L’Afrique, qui abrite plusieurs grands producteurs de coton comme le Burkina Faso, le Bénin, le Mali et le Tchad, se retrouve au cœur des débats. Ces pays, regroupés sous l’appellation “C4+” aux côtés de la Côte d’Ivoire, cherchent désormais à relever un défi crucial : celui de la transformation locale du coton.
Actuellement, seulement 10 % du coton produit sur le continent est transformé sur place, le reste étant exporté à l’état brut. Cette faible capacité de transformation freine la création de valeur ajoutée et d’emplois en Afrique. Conscients de cette situation, les pays du C4+ ont fixé un objectif ambitieux : atteindre 50 % de transformation locale d’ici 2035.

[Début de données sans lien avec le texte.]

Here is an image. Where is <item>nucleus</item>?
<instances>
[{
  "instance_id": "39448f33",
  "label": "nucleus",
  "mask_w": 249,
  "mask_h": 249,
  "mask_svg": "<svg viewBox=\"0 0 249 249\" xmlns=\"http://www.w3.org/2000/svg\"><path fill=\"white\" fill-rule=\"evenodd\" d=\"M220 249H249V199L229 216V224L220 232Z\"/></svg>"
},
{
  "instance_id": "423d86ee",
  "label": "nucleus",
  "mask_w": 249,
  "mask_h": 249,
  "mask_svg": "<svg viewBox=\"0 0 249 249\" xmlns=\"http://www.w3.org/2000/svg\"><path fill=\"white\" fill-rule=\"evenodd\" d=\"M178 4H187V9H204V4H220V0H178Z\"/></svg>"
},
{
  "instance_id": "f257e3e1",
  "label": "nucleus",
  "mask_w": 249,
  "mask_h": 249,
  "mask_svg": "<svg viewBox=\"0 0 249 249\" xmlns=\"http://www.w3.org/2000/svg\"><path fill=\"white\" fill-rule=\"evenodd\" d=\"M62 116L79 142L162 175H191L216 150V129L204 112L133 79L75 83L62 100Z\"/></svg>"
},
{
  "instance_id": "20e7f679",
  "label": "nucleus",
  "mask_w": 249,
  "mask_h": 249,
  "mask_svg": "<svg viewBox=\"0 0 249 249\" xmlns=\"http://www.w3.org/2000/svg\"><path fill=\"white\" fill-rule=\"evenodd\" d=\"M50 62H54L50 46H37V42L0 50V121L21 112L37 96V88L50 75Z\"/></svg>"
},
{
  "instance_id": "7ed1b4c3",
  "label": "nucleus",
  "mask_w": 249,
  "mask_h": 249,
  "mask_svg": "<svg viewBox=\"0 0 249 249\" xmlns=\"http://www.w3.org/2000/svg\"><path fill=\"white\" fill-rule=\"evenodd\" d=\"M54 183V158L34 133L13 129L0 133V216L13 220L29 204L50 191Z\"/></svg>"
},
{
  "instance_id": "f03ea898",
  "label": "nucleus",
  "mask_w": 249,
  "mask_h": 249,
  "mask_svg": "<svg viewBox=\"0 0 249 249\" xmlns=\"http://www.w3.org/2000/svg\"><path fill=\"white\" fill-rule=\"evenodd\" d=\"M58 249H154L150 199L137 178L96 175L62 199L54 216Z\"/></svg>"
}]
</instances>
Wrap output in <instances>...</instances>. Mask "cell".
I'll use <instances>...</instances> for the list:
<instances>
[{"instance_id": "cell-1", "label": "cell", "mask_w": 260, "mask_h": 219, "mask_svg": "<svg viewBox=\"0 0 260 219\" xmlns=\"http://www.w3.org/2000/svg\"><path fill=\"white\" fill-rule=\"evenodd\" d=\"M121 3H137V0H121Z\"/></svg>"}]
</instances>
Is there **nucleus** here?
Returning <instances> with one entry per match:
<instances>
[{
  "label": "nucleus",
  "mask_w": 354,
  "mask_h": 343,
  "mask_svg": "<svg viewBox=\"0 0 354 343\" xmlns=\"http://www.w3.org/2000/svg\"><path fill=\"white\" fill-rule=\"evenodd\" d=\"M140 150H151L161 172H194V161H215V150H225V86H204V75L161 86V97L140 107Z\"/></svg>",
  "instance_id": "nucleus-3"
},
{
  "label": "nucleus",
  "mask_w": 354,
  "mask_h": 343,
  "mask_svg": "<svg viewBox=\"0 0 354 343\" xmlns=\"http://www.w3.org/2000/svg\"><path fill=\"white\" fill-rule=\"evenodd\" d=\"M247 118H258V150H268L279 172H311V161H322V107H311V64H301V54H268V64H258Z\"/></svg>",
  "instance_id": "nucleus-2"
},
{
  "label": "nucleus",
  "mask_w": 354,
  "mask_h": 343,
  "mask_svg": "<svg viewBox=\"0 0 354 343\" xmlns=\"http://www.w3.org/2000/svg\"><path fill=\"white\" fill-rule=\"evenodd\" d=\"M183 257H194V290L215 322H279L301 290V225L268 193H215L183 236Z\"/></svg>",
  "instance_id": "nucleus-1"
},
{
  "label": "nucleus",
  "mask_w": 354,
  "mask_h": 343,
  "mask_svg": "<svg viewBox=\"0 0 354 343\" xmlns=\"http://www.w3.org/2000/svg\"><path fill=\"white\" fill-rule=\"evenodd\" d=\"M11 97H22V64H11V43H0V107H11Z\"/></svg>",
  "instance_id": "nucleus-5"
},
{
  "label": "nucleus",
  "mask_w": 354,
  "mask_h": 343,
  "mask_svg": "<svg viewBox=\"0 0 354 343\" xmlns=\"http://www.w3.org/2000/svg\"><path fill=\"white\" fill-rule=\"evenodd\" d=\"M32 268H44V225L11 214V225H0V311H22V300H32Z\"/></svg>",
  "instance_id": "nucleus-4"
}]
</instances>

Pour le coordinateur des pays du C4+, l’heure n’est plus à la réflexion, mais à l’action. “L’industrialisation de nos pays pour transformer nos matières premières, notamment le coton, afin de créer de la valeur ajoutée et des emplois, n’est pas une urgence, c’est une exigence”, a-t-il déclaré. Selon lui, cette transformation est essentielle pour améliorer les conditions de vie des producteurs et renforcer l’économie locale.
Les discussions tenues à Cotonou ont permis d’aborder des sujets tels que le financement de l’industrialisation, les infrastructures nécessaires et la coopération régionale pour développer des chaînes de valeur durables. L’Afrique, à travers ce sommet, a réaffirmé sa volonté de passer du statut d’exportateur de matières premières à celui de producteur de biens finis, contribuant ainsi à un développement plus inclusif et durable.
Cette rencontre représente un pas décisif vers une nouvelle ère pour l’industrie cotonnière africaine, avec l’objectif de renforcer sa compétitivité sur la scène internationale tout en créant des emplois pour des millions de familles sur le continent. Cotonou, capitale du coton pour deux jours, incarne cette ambition partagée par toute l’Afrique.